No documento “Recomendações para a Promoção de Equidade Étnico-Racial no Serviço Público Brasileiro” está essa afirmação: “Se assumirmos que a criação de uma burocracia representativa é prioridade, o contexto brasileiro apresenta um desafio básico: a escassez generalizada de dados públicos que possibilitem identificar, avaliar e acompanhar o nível de maturidade da equidade étnico-racial na composição do funcionalismo público.” Com a atualização cadastral em andamento – foi iniciada em 01 de junho e termina em 31 de julho – o Governo brasileiro está atendendo ao que recomenda o GT de Equidade Étnico-Racial em relação à mensuração.

O documento das Recomendações inclui as ações de Capacitação, também identificadas como fundamentais na Pesquisa Panorama ESG 2023. A abertura de uma edição extraordinária do curso Liderança Premium para pessoas negras é outra iniciativa do Governo Federal que, também neste ano, se alinha a ambas as iniciativas. 

Esse é o primeiro curso de liderança premium do Fiar (Formação e Iniciativas Antirracistas: tecendo caminhos para a igualdade racial), resultante de parceria da Enap com o Ministério da Igualdade Racial (MIR). A chamada do curso indica que o objetivo é “acelerar a formação de pessoas negras para assumirem cargos de liderança, conforme prevê o Decreto nº11.443/23”. No capítulo II, Art. 3º, o Decreto estabelece: “Os órgãos e as entidades da administração pública federal deverão preencher percentual dos Cargos Comissionados Executivos – CCE e Funções Comissionadas Executivas – FCE com pessoas negras de, no mínimo: I – trinta por cento para os níveis de 1 a 12; e II – trinta por cento para os níveis de 13 a 17.” Além disso, a legislação também estabelece que esses percentuais mínimos deverão ser alcançados até a data de 31 de dezembro de 2025.

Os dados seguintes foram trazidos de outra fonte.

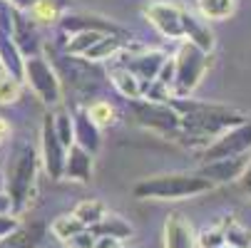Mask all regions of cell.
<instances>
[{"instance_id": "cell-1", "label": "cell", "mask_w": 251, "mask_h": 248, "mask_svg": "<svg viewBox=\"0 0 251 248\" xmlns=\"http://www.w3.org/2000/svg\"><path fill=\"white\" fill-rule=\"evenodd\" d=\"M172 107L179 112V132L189 136L192 144H206L209 139H217L222 132L246 122L251 114L229 107V104L214 102H197L184 97H172Z\"/></svg>"}, {"instance_id": "cell-2", "label": "cell", "mask_w": 251, "mask_h": 248, "mask_svg": "<svg viewBox=\"0 0 251 248\" xmlns=\"http://www.w3.org/2000/svg\"><path fill=\"white\" fill-rule=\"evenodd\" d=\"M35 176H38V152L32 149L30 141H18L5 166V194L10 196L13 214H20L30 203L35 191Z\"/></svg>"}, {"instance_id": "cell-3", "label": "cell", "mask_w": 251, "mask_h": 248, "mask_svg": "<svg viewBox=\"0 0 251 248\" xmlns=\"http://www.w3.org/2000/svg\"><path fill=\"white\" fill-rule=\"evenodd\" d=\"M214 184L204 179L201 174H159L142 179L132 194L137 199H154V201H179V199H194L211 191Z\"/></svg>"}, {"instance_id": "cell-4", "label": "cell", "mask_w": 251, "mask_h": 248, "mask_svg": "<svg viewBox=\"0 0 251 248\" xmlns=\"http://www.w3.org/2000/svg\"><path fill=\"white\" fill-rule=\"evenodd\" d=\"M206 67H209V55L187 40L174 57V82H172L174 92H172V97L192 94L199 87Z\"/></svg>"}, {"instance_id": "cell-5", "label": "cell", "mask_w": 251, "mask_h": 248, "mask_svg": "<svg viewBox=\"0 0 251 248\" xmlns=\"http://www.w3.org/2000/svg\"><path fill=\"white\" fill-rule=\"evenodd\" d=\"M23 80L27 87L38 94L40 102L45 104H57L62 97V87L57 80V72L50 67V62L40 55H27L23 60Z\"/></svg>"}, {"instance_id": "cell-6", "label": "cell", "mask_w": 251, "mask_h": 248, "mask_svg": "<svg viewBox=\"0 0 251 248\" xmlns=\"http://www.w3.org/2000/svg\"><path fill=\"white\" fill-rule=\"evenodd\" d=\"M134 117L142 127L162 132V134H176L179 132V112L172 107V102H154V99H132Z\"/></svg>"}, {"instance_id": "cell-7", "label": "cell", "mask_w": 251, "mask_h": 248, "mask_svg": "<svg viewBox=\"0 0 251 248\" xmlns=\"http://www.w3.org/2000/svg\"><path fill=\"white\" fill-rule=\"evenodd\" d=\"M251 152V117L226 132H222L217 139L206 144L204 149V161H214V159H226V157H239Z\"/></svg>"}, {"instance_id": "cell-8", "label": "cell", "mask_w": 251, "mask_h": 248, "mask_svg": "<svg viewBox=\"0 0 251 248\" xmlns=\"http://www.w3.org/2000/svg\"><path fill=\"white\" fill-rule=\"evenodd\" d=\"M43 166L48 171V176L52 181H60L62 179V169H65V157H67V147L60 141L57 132H55V122H52V114H48L43 119Z\"/></svg>"}, {"instance_id": "cell-9", "label": "cell", "mask_w": 251, "mask_h": 248, "mask_svg": "<svg viewBox=\"0 0 251 248\" xmlns=\"http://www.w3.org/2000/svg\"><path fill=\"white\" fill-rule=\"evenodd\" d=\"M251 154H239V157H226V159H214V161H204V166L199 169V174L204 179H209L214 186L219 184H231L236 179H241V174L249 166Z\"/></svg>"}, {"instance_id": "cell-10", "label": "cell", "mask_w": 251, "mask_h": 248, "mask_svg": "<svg viewBox=\"0 0 251 248\" xmlns=\"http://www.w3.org/2000/svg\"><path fill=\"white\" fill-rule=\"evenodd\" d=\"M145 18L164 35V38H184L182 30V8L174 3H152L145 8Z\"/></svg>"}, {"instance_id": "cell-11", "label": "cell", "mask_w": 251, "mask_h": 248, "mask_svg": "<svg viewBox=\"0 0 251 248\" xmlns=\"http://www.w3.org/2000/svg\"><path fill=\"white\" fill-rule=\"evenodd\" d=\"M164 62H167L164 52H159V50H150V52L132 55V57L125 62V67L129 69V72H132L139 82H142V92H145V85H150V82L157 80V75H159V69H162Z\"/></svg>"}, {"instance_id": "cell-12", "label": "cell", "mask_w": 251, "mask_h": 248, "mask_svg": "<svg viewBox=\"0 0 251 248\" xmlns=\"http://www.w3.org/2000/svg\"><path fill=\"white\" fill-rule=\"evenodd\" d=\"M164 248H197V236L192 224L182 214H169L164 221Z\"/></svg>"}, {"instance_id": "cell-13", "label": "cell", "mask_w": 251, "mask_h": 248, "mask_svg": "<svg viewBox=\"0 0 251 248\" xmlns=\"http://www.w3.org/2000/svg\"><path fill=\"white\" fill-rule=\"evenodd\" d=\"M65 179H73V181H90L92 179V154L87 149H82L80 144H73L67 149L65 157V169H62Z\"/></svg>"}, {"instance_id": "cell-14", "label": "cell", "mask_w": 251, "mask_h": 248, "mask_svg": "<svg viewBox=\"0 0 251 248\" xmlns=\"http://www.w3.org/2000/svg\"><path fill=\"white\" fill-rule=\"evenodd\" d=\"M182 30H184V38H189V43L197 45L199 50H204L206 55L214 50V32L204 18H197V15L182 10Z\"/></svg>"}, {"instance_id": "cell-15", "label": "cell", "mask_w": 251, "mask_h": 248, "mask_svg": "<svg viewBox=\"0 0 251 248\" xmlns=\"http://www.w3.org/2000/svg\"><path fill=\"white\" fill-rule=\"evenodd\" d=\"M62 30L65 32H82V30H97L104 35H125L122 27H117L115 23L97 18V15H65L62 18Z\"/></svg>"}, {"instance_id": "cell-16", "label": "cell", "mask_w": 251, "mask_h": 248, "mask_svg": "<svg viewBox=\"0 0 251 248\" xmlns=\"http://www.w3.org/2000/svg\"><path fill=\"white\" fill-rule=\"evenodd\" d=\"M73 127H75V144L95 154L100 149V127L90 119L87 110H80L73 114Z\"/></svg>"}, {"instance_id": "cell-17", "label": "cell", "mask_w": 251, "mask_h": 248, "mask_svg": "<svg viewBox=\"0 0 251 248\" xmlns=\"http://www.w3.org/2000/svg\"><path fill=\"white\" fill-rule=\"evenodd\" d=\"M90 231L95 236H115L120 241L132 238V233H134V228L129 226V221L125 216H120V214H112V211H107V214L95 226H90Z\"/></svg>"}, {"instance_id": "cell-18", "label": "cell", "mask_w": 251, "mask_h": 248, "mask_svg": "<svg viewBox=\"0 0 251 248\" xmlns=\"http://www.w3.org/2000/svg\"><path fill=\"white\" fill-rule=\"evenodd\" d=\"M65 60H70V62L62 65V72H65V77H70L73 87H77V90H92L95 82L90 80V77H92L90 62H87V60H80V57H75V55H70V57H65Z\"/></svg>"}, {"instance_id": "cell-19", "label": "cell", "mask_w": 251, "mask_h": 248, "mask_svg": "<svg viewBox=\"0 0 251 248\" xmlns=\"http://www.w3.org/2000/svg\"><path fill=\"white\" fill-rule=\"evenodd\" d=\"M125 35H102V38L82 55L87 62H97V60H110L112 55H117L125 45Z\"/></svg>"}, {"instance_id": "cell-20", "label": "cell", "mask_w": 251, "mask_h": 248, "mask_svg": "<svg viewBox=\"0 0 251 248\" xmlns=\"http://www.w3.org/2000/svg\"><path fill=\"white\" fill-rule=\"evenodd\" d=\"M110 77H112V85L117 87V92L125 99H139L142 97V82L129 72L125 65L122 67H115L112 72H110Z\"/></svg>"}, {"instance_id": "cell-21", "label": "cell", "mask_w": 251, "mask_h": 248, "mask_svg": "<svg viewBox=\"0 0 251 248\" xmlns=\"http://www.w3.org/2000/svg\"><path fill=\"white\" fill-rule=\"evenodd\" d=\"M204 20H226L236 13V0H197Z\"/></svg>"}, {"instance_id": "cell-22", "label": "cell", "mask_w": 251, "mask_h": 248, "mask_svg": "<svg viewBox=\"0 0 251 248\" xmlns=\"http://www.w3.org/2000/svg\"><path fill=\"white\" fill-rule=\"evenodd\" d=\"M104 214H107V206H104L102 201H97V199H87V201L77 203V206H75V211H73V216H75L85 228L95 226Z\"/></svg>"}, {"instance_id": "cell-23", "label": "cell", "mask_w": 251, "mask_h": 248, "mask_svg": "<svg viewBox=\"0 0 251 248\" xmlns=\"http://www.w3.org/2000/svg\"><path fill=\"white\" fill-rule=\"evenodd\" d=\"M0 248H38V231L15 228L5 238H0Z\"/></svg>"}, {"instance_id": "cell-24", "label": "cell", "mask_w": 251, "mask_h": 248, "mask_svg": "<svg viewBox=\"0 0 251 248\" xmlns=\"http://www.w3.org/2000/svg\"><path fill=\"white\" fill-rule=\"evenodd\" d=\"M104 32H97V30H82V32H75V38L67 43V52L75 55V57H82Z\"/></svg>"}, {"instance_id": "cell-25", "label": "cell", "mask_w": 251, "mask_h": 248, "mask_svg": "<svg viewBox=\"0 0 251 248\" xmlns=\"http://www.w3.org/2000/svg\"><path fill=\"white\" fill-rule=\"evenodd\" d=\"M52 122H55V132H57V136H60V141L70 149L75 144V127H73V114L70 112H65V110H60V112H55L52 114Z\"/></svg>"}, {"instance_id": "cell-26", "label": "cell", "mask_w": 251, "mask_h": 248, "mask_svg": "<svg viewBox=\"0 0 251 248\" xmlns=\"http://www.w3.org/2000/svg\"><path fill=\"white\" fill-rule=\"evenodd\" d=\"M30 15L35 23H55L62 15V8H57L52 0H35L30 5Z\"/></svg>"}, {"instance_id": "cell-27", "label": "cell", "mask_w": 251, "mask_h": 248, "mask_svg": "<svg viewBox=\"0 0 251 248\" xmlns=\"http://www.w3.org/2000/svg\"><path fill=\"white\" fill-rule=\"evenodd\" d=\"M222 228H224V238H226L229 246H236V248H249L251 246V233L246 228H241L236 221L229 219V221L222 224Z\"/></svg>"}, {"instance_id": "cell-28", "label": "cell", "mask_w": 251, "mask_h": 248, "mask_svg": "<svg viewBox=\"0 0 251 248\" xmlns=\"http://www.w3.org/2000/svg\"><path fill=\"white\" fill-rule=\"evenodd\" d=\"M85 226L73 216V214H70V216H57L55 221H52V226H50V231L60 238V241H67L70 236H75V233H80Z\"/></svg>"}, {"instance_id": "cell-29", "label": "cell", "mask_w": 251, "mask_h": 248, "mask_svg": "<svg viewBox=\"0 0 251 248\" xmlns=\"http://www.w3.org/2000/svg\"><path fill=\"white\" fill-rule=\"evenodd\" d=\"M87 114H90V119H92L97 127H107V124L115 122V110L110 107V102H102V99L90 104Z\"/></svg>"}, {"instance_id": "cell-30", "label": "cell", "mask_w": 251, "mask_h": 248, "mask_svg": "<svg viewBox=\"0 0 251 248\" xmlns=\"http://www.w3.org/2000/svg\"><path fill=\"white\" fill-rule=\"evenodd\" d=\"M20 97V80L10 75H0V104H10Z\"/></svg>"}, {"instance_id": "cell-31", "label": "cell", "mask_w": 251, "mask_h": 248, "mask_svg": "<svg viewBox=\"0 0 251 248\" xmlns=\"http://www.w3.org/2000/svg\"><path fill=\"white\" fill-rule=\"evenodd\" d=\"M197 243H199L201 248H219V246H224V243H226L224 228H222V226H214V228L201 231V236L197 238Z\"/></svg>"}, {"instance_id": "cell-32", "label": "cell", "mask_w": 251, "mask_h": 248, "mask_svg": "<svg viewBox=\"0 0 251 248\" xmlns=\"http://www.w3.org/2000/svg\"><path fill=\"white\" fill-rule=\"evenodd\" d=\"M95 241H97V236H95L90 228H82L80 233L70 236V238L62 241V243H65V248H95Z\"/></svg>"}, {"instance_id": "cell-33", "label": "cell", "mask_w": 251, "mask_h": 248, "mask_svg": "<svg viewBox=\"0 0 251 248\" xmlns=\"http://www.w3.org/2000/svg\"><path fill=\"white\" fill-rule=\"evenodd\" d=\"M15 228H20L18 214H13V211H5V214H0V238H5V236L13 233Z\"/></svg>"}, {"instance_id": "cell-34", "label": "cell", "mask_w": 251, "mask_h": 248, "mask_svg": "<svg viewBox=\"0 0 251 248\" xmlns=\"http://www.w3.org/2000/svg\"><path fill=\"white\" fill-rule=\"evenodd\" d=\"M95 248H122V241L115 236H97Z\"/></svg>"}, {"instance_id": "cell-35", "label": "cell", "mask_w": 251, "mask_h": 248, "mask_svg": "<svg viewBox=\"0 0 251 248\" xmlns=\"http://www.w3.org/2000/svg\"><path fill=\"white\" fill-rule=\"evenodd\" d=\"M241 184H244V189L251 194V159H249V166H246V171L241 174Z\"/></svg>"}, {"instance_id": "cell-36", "label": "cell", "mask_w": 251, "mask_h": 248, "mask_svg": "<svg viewBox=\"0 0 251 248\" xmlns=\"http://www.w3.org/2000/svg\"><path fill=\"white\" fill-rule=\"evenodd\" d=\"M8 134H10V124H8L3 117H0V144H3V141L8 139Z\"/></svg>"}, {"instance_id": "cell-37", "label": "cell", "mask_w": 251, "mask_h": 248, "mask_svg": "<svg viewBox=\"0 0 251 248\" xmlns=\"http://www.w3.org/2000/svg\"><path fill=\"white\" fill-rule=\"evenodd\" d=\"M5 211H13L10 208V196L8 194H0V214H5Z\"/></svg>"}, {"instance_id": "cell-38", "label": "cell", "mask_w": 251, "mask_h": 248, "mask_svg": "<svg viewBox=\"0 0 251 248\" xmlns=\"http://www.w3.org/2000/svg\"><path fill=\"white\" fill-rule=\"evenodd\" d=\"M52 3H55L57 8H62V10H65V8H70V3H73V0H52Z\"/></svg>"}, {"instance_id": "cell-39", "label": "cell", "mask_w": 251, "mask_h": 248, "mask_svg": "<svg viewBox=\"0 0 251 248\" xmlns=\"http://www.w3.org/2000/svg\"><path fill=\"white\" fill-rule=\"evenodd\" d=\"M219 248H236V246H229V243H224V246H219Z\"/></svg>"}, {"instance_id": "cell-40", "label": "cell", "mask_w": 251, "mask_h": 248, "mask_svg": "<svg viewBox=\"0 0 251 248\" xmlns=\"http://www.w3.org/2000/svg\"><path fill=\"white\" fill-rule=\"evenodd\" d=\"M8 3H10V0H8Z\"/></svg>"}]
</instances>
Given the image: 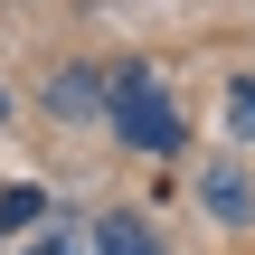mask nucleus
I'll return each instance as SVG.
<instances>
[{
	"label": "nucleus",
	"mask_w": 255,
	"mask_h": 255,
	"mask_svg": "<svg viewBox=\"0 0 255 255\" xmlns=\"http://www.w3.org/2000/svg\"><path fill=\"white\" fill-rule=\"evenodd\" d=\"M114 132H123L132 151H180V104H170L151 76H123V85H114Z\"/></svg>",
	"instance_id": "f257e3e1"
},
{
	"label": "nucleus",
	"mask_w": 255,
	"mask_h": 255,
	"mask_svg": "<svg viewBox=\"0 0 255 255\" xmlns=\"http://www.w3.org/2000/svg\"><path fill=\"white\" fill-rule=\"evenodd\" d=\"M199 189H208V218H218V227H246V218H255V189H246V170H227V161H218V170H208Z\"/></svg>",
	"instance_id": "f03ea898"
},
{
	"label": "nucleus",
	"mask_w": 255,
	"mask_h": 255,
	"mask_svg": "<svg viewBox=\"0 0 255 255\" xmlns=\"http://www.w3.org/2000/svg\"><path fill=\"white\" fill-rule=\"evenodd\" d=\"M95 255H161V237H151L142 218H104V227H95Z\"/></svg>",
	"instance_id": "7ed1b4c3"
},
{
	"label": "nucleus",
	"mask_w": 255,
	"mask_h": 255,
	"mask_svg": "<svg viewBox=\"0 0 255 255\" xmlns=\"http://www.w3.org/2000/svg\"><path fill=\"white\" fill-rule=\"evenodd\" d=\"M47 104H57L66 123H85V114H95V76H57V95H47Z\"/></svg>",
	"instance_id": "20e7f679"
},
{
	"label": "nucleus",
	"mask_w": 255,
	"mask_h": 255,
	"mask_svg": "<svg viewBox=\"0 0 255 255\" xmlns=\"http://www.w3.org/2000/svg\"><path fill=\"white\" fill-rule=\"evenodd\" d=\"M227 123L255 142V76H237V85H227Z\"/></svg>",
	"instance_id": "39448f33"
},
{
	"label": "nucleus",
	"mask_w": 255,
	"mask_h": 255,
	"mask_svg": "<svg viewBox=\"0 0 255 255\" xmlns=\"http://www.w3.org/2000/svg\"><path fill=\"white\" fill-rule=\"evenodd\" d=\"M28 218H38V189H9L0 199V227H28Z\"/></svg>",
	"instance_id": "423d86ee"
},
{
	"label": "nucleus",
	"mask_w": 255,
	"mask_h": 255,
	"mask_svg": "<svg viewBox=\"0 0 255 255\" xmlns=\"http://www.w3.org/2000/svg\"><path fill=\"white\" fill-rule=\"evenodd\" d=\"M0 114H9V104H0Z\"/></svg>",
	"instance_id": "0eeeda50"
}]
</instances>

O setor público – nesse caso, o Governo Federal – demonstra que, em diálogo com a sociedade civil organizada, tem capacidade, meios e vontade política – nesse momento – para se alinhar à Agenda ESG, e buscar ser a liderança que outros segmentos socioeconômicos identificam como necessária. A corrida é de obstáculos, mas o pódio não é impossível. Como subsídios, recomendo a leitura e estudo do documento construído pelo GT de Equidade Étnico-Racial com atenção. Embora seja direcionado ao setor público é um material riquíssimo para compreender a burocracia brasileira e subsidiar boas práticas também no setor privado.